Eastwood’s treatment of Kyle gave the left a rash, most memorably encapsulated by Seth Rogen comparing the film to Nazi propaganda films and Michael Moore calling out snipers as cowards. Moore’s comments are about as blithely, broadly ignorant as they come, but Rogen’s tweet is exemplary of what people so often get wrong about Eastwood’s perspective. American Sniper is not celebratory or triumphant in its depiction of Kyle – he barely sees his family, his closest brothers-in-arms are all killed unceremoniously, and the work involves decisions that would simply pull most people apart mentally. Nor, for that matter, does the film fawn over the idea of America, the military, or conservative politics – Eastwood shows little interest in Kyle’s family values, the military is seen as a long-distance facilitator, and American occupancy in Afghanistan is viewed as a long line of impossible decisions, each one of which has a sizable body count attached to it.

++++++++++

| DIRECTION |
Output the full passage about American Sniper word for word.

(Items from a data source)
++++++++++

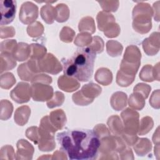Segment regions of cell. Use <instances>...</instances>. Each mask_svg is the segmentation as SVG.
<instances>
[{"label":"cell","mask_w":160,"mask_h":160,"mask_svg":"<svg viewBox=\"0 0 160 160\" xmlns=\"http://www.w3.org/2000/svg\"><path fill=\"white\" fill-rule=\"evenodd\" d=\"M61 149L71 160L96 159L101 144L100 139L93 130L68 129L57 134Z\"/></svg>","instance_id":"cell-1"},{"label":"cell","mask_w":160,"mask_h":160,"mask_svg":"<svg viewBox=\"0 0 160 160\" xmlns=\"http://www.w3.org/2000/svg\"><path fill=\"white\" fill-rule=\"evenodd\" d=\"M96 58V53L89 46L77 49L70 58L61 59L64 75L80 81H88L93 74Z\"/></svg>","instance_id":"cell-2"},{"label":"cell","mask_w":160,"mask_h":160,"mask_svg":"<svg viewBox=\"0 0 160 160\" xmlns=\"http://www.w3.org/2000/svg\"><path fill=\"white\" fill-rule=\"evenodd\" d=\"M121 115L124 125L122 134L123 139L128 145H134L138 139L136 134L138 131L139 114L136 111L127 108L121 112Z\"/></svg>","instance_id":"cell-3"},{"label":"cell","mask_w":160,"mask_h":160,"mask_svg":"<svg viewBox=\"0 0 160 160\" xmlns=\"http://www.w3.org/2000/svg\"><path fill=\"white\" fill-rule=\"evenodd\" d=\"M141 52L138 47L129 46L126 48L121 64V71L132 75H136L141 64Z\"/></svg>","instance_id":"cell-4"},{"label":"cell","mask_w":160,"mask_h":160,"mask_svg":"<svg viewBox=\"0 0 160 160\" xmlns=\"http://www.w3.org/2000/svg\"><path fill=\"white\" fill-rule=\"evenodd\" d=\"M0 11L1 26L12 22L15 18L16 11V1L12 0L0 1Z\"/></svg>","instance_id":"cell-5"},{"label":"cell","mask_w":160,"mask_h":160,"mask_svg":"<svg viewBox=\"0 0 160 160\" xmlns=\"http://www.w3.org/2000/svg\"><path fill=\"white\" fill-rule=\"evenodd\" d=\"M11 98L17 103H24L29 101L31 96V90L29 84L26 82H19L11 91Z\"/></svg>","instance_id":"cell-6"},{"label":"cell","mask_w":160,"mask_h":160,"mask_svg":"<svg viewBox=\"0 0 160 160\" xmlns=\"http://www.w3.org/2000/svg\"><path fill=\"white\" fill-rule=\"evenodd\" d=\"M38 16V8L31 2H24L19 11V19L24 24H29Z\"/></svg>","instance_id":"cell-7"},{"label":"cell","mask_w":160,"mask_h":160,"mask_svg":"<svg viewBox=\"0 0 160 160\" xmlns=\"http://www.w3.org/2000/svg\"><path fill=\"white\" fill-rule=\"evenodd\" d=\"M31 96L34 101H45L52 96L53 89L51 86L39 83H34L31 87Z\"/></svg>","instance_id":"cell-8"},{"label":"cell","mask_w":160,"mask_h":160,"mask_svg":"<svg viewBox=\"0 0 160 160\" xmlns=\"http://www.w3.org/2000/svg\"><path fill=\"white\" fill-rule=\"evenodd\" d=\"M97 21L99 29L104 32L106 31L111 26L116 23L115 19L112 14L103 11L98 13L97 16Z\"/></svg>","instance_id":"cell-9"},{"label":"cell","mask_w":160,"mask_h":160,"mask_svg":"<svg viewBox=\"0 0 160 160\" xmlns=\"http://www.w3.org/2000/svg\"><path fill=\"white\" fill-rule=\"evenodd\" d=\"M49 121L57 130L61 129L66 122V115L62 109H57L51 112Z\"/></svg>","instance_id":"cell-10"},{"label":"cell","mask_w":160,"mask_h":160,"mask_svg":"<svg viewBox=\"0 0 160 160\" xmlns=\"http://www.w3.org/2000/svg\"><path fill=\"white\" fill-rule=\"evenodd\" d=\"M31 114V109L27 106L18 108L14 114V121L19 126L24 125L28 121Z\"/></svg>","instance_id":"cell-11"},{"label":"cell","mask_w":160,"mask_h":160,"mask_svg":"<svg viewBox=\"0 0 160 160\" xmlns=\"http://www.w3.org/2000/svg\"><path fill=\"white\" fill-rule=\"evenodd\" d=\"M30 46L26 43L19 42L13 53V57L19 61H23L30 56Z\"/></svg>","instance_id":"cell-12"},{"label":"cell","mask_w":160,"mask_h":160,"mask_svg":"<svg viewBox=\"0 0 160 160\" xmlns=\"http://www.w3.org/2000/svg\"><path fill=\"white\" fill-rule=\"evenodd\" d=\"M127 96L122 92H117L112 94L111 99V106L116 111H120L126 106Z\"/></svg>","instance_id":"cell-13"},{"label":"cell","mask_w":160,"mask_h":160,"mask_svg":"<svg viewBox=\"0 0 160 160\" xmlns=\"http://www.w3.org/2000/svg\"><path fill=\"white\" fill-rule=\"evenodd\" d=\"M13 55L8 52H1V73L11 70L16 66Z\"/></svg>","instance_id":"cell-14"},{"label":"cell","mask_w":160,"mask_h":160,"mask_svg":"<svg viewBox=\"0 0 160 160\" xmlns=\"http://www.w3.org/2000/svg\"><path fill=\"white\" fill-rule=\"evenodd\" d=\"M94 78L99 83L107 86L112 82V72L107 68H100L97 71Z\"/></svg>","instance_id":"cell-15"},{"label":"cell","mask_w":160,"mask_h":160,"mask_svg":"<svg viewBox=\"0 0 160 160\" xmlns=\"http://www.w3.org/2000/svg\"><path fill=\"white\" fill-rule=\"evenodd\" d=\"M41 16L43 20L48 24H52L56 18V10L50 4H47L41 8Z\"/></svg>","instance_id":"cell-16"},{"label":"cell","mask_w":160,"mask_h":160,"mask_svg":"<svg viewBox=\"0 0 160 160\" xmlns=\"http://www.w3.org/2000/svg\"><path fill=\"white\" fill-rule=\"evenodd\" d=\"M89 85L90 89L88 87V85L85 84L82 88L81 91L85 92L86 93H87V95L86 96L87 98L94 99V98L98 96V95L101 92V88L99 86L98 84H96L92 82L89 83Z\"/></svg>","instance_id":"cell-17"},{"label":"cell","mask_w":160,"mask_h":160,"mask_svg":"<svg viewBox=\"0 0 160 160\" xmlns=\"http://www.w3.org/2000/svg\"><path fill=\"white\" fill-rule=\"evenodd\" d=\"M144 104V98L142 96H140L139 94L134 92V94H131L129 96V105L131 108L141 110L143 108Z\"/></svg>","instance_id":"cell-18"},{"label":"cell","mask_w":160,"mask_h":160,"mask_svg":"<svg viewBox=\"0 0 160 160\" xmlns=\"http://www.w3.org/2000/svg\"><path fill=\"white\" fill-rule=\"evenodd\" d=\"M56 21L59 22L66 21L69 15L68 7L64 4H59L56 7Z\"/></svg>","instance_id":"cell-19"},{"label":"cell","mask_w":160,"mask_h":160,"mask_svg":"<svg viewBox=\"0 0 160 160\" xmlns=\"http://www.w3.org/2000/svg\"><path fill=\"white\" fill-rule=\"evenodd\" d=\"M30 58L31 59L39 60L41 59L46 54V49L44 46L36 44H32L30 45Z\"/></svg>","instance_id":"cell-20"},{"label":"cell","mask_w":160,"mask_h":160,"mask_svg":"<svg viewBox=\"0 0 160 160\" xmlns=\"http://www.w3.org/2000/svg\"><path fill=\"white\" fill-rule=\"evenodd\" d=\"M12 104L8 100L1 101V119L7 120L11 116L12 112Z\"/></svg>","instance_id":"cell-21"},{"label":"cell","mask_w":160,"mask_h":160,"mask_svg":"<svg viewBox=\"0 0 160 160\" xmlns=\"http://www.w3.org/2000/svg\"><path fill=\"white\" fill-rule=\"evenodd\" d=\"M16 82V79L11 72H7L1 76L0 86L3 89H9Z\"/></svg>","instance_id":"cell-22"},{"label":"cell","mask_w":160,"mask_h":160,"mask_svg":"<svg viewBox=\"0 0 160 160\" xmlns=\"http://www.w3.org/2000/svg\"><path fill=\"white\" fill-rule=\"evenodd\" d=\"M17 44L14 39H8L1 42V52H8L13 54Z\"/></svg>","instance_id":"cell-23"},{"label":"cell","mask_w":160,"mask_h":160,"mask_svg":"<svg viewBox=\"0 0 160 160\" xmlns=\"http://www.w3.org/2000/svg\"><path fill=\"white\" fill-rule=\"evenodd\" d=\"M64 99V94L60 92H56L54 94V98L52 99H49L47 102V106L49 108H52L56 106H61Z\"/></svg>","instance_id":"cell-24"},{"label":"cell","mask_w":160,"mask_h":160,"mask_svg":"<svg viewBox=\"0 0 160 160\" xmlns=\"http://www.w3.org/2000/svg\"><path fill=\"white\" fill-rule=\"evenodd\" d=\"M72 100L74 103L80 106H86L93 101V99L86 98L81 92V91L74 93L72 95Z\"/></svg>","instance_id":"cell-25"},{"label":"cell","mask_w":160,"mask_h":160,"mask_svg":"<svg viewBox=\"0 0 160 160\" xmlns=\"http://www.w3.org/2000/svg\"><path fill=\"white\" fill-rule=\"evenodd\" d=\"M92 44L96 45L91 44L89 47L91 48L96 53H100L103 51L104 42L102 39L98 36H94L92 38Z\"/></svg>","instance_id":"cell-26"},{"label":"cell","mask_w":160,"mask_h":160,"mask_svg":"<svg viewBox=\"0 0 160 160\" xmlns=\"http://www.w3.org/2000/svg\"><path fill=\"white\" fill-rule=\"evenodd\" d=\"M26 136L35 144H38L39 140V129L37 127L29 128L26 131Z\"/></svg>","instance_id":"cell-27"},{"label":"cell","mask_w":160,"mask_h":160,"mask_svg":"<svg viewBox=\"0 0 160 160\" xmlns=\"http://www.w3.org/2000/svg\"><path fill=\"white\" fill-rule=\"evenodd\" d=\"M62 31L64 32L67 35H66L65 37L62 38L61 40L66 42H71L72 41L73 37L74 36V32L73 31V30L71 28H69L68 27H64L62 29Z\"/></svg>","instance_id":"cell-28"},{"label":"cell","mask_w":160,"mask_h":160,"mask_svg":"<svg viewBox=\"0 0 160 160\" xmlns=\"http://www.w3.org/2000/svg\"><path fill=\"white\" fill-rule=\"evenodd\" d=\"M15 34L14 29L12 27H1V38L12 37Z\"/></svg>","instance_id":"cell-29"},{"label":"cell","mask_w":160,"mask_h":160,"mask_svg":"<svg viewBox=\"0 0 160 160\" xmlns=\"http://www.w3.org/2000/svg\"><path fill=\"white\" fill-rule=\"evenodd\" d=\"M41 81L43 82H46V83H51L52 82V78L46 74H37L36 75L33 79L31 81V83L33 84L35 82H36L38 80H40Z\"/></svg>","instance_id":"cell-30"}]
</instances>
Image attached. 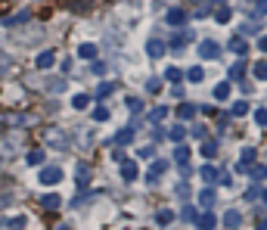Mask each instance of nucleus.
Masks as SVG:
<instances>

++++++++++

| ANSWER BELOW |
Eastwood’s treatment of Kyle gave the left a rash, most memorably encapsulated by Seth Rogen comparing the film to Nazi propaganda films and Michael Moore calling out snipers as cowards. Moore’s comments are about as blithely, broadly ignorant as they come, but Rogen’s tweet is exemplary of what people so often get wrong about Eastwood’s perspective. American Sniper is not celebratory or triumphant in its depiction of Kyle – he barely sees his family, his closest brothers-in-arms are all killed unceremoniously, and the work involves decisions that would simply pull most people apart mentally. Nor, for that matter, does the film fawn over the idea of America, the military, or conservative politics – Eastwood shows little interest in Kyle’s family values, the military is seen as a long-distance facilitator, and American occupancy in Afghanistan is viewed as a long line of impossible decisions, each one of which has a sizable body count attached to it.